Después de una peregrinación por todos los médicos de la región, cuatro años después su desesperada familia localizó al Doctor Godhead, que se había trasladado a una ciudad más importante y ocupaba un puesto acorde a su valía y ambición. Se estaba covirtiendo en uno de los más reputados especialistas del corazón, y entre sus compañeros y pacientes era tan admirado por su competencia como odiado por su arrogancia. Y aunque Lazarus formaba parte de un pasado que tenía superado por completo, aceptó consultarle: al fin y al cabo, era su obra. Era su resucitado.

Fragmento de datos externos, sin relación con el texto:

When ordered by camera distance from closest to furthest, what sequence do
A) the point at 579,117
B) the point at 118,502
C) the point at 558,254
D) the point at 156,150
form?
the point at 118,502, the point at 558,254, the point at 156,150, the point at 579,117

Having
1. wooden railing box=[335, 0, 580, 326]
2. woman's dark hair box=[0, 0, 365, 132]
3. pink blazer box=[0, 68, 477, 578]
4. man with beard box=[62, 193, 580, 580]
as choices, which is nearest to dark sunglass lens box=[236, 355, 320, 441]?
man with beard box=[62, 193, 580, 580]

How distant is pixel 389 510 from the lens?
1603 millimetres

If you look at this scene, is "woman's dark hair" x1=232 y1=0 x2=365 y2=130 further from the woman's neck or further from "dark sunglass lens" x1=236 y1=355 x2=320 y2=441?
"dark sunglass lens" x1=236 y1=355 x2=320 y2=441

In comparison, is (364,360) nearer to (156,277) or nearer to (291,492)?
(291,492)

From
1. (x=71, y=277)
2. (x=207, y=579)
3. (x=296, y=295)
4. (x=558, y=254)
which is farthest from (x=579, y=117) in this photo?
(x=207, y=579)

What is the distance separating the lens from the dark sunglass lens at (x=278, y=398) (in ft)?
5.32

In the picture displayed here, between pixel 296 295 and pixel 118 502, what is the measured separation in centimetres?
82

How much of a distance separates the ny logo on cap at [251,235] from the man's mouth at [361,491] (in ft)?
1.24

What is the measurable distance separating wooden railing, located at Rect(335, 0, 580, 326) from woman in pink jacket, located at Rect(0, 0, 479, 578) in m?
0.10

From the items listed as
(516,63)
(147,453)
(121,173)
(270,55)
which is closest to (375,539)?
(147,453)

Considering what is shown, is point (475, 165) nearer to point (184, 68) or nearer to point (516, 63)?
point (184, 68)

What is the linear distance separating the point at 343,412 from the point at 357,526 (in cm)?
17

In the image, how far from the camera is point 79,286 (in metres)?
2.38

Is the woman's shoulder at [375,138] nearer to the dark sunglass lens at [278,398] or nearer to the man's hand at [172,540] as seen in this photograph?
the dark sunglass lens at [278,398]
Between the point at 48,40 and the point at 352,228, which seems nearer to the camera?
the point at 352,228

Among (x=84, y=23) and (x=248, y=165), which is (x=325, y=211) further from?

Lazarus entró en la consulta acompañado de su esposa e hijo. El doctor Godhead levantó la vista de la maraña de papeles y sonrió satisfecho al ver el buen aspecto externo que tenía. Parecía que iba a incorporarse y decir algo pero Lazarus salió de su letargo y en una fracción de segundo se puso detrás del doctor y, cogiendo un abrecartas, lo degolló con un corte certero y limpio. Sin apenas dar tiempo a pestañar a sus asombrados familiares, y sonriendo satisfecho dijo, al tiempo que se clavaba el abrecartas en el corazón:
- No debiste hacerme volver.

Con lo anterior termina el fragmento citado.